El monje, se consideraba un privilegiado por realizar aquella labor específica de limpieza permanente. Él, que un día se llamó Tarim Dubois, que había sido conocido en los principales cabarets de Bagdad, Paris y Viena, tan querido en muchos y en otros tantos expulsado; él que ahora era sencillamente Breno, con el nuevo nombre y la nueva vida que le otorgaban los monjes.
Con un pequeño cepillo y su recogedor metálico, que se abría momentáneamente como una pinza para recoger cualquier desperdicio, Breno recorría a diario lentamente la extensión de la alfombra, revisando cada centímetro de la misma y ante la más mínima imperfección se detenía. Con frecuencia se trataba de motas de polvo, en otras ocasiones alguna pelusa o pluma de algún ave que había caído sobre la alfombra, no importaba lo que fuera, Breno se agacharía, meticulosamente lo recogería con sus rudimentarios instrumentos y esa parte de la alfombra quedaría impoluta.
Diariamente, mientras limpiaba cualquier desperfecto en la alfombra, se encontraba con distintas escenas entretejidas en sus hilos plateados sobre aquel fondo predominantemente rojo. Un día topaba con un marinero que parecía ebrio y esto le recordaba cómo había danzado muchas noches atrás, dando vueltas, rodeado de mujeres y embriagado de alcohol, muchas veces haciendo ese baile folclórico que tanto disfrutó, completamente perdido podía despertar en cualquier lugar y en cualquier compañía en aquella época; Otro día se encontraba con la escena de una mujer que vendía pescado en el mercado y esto le recordaba como su madre había sacado adelante su familia, con un padre siempre ausente, siendo un ejemplo de lucha para él y sus 2 hermanos.

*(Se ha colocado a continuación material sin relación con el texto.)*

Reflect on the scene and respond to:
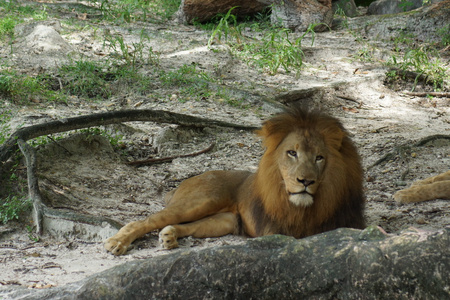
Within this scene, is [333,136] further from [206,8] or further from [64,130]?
[206,8]

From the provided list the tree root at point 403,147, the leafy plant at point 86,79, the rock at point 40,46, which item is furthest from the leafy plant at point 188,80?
the tree root at point 403,147

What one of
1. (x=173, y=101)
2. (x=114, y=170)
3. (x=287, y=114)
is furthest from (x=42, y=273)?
(x=173, y=101)

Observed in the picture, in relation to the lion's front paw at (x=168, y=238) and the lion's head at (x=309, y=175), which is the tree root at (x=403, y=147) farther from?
the lion's front paw at (x=168, y=238)

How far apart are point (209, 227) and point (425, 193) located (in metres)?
1.97

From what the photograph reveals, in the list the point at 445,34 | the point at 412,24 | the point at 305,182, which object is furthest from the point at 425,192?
the point at 412,24

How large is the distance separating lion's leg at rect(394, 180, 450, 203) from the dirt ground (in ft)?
0.20

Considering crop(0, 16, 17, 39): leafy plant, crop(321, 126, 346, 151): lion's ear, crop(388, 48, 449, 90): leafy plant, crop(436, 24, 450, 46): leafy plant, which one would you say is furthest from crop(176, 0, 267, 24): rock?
crop(321, 126, 346, 151): lion's ear

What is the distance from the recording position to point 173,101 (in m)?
7.79

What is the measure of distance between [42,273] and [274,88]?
585 centimetres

En otro momento, se encontraba con unos pequeños jugando y pensaba en cómo hubieran sido sus hijos si no hubiera sido incapaz de amar a una sola mujer, si en su día hubiera prestado más atención a la cariñosa Luisa Benelli en vez de centrarse en sus propios egoísmos.
Sin embargo, encontraba paz. Consideraba que estaba haciendo lo que debía hacerse, que la alfombra debía de permanecer limpia y sin imperfecciones. No importaba que lo que reflejase fuera una añoranza, un recuerdo doloroso o nostálgico, un sueño o un olvido, una escena que nos llenara de ternura o de incomprensión, algo que creara nuestro más profundo rechazo o el anhelo de una existencia mejor.
La alfombra era lo que era y a él, antes Tarim Dubois y hoy Breno, no le correspondía juzgarlo, sólo tenía que encargarse de que los tejidos de esa alfombra, siguieran siendo lo que eran y que así esta pudiera, sin alteraciones, mostrar a cada cual el mensaje que le correspondía; al igual que quizás lo hiciera con cada persona el mundo.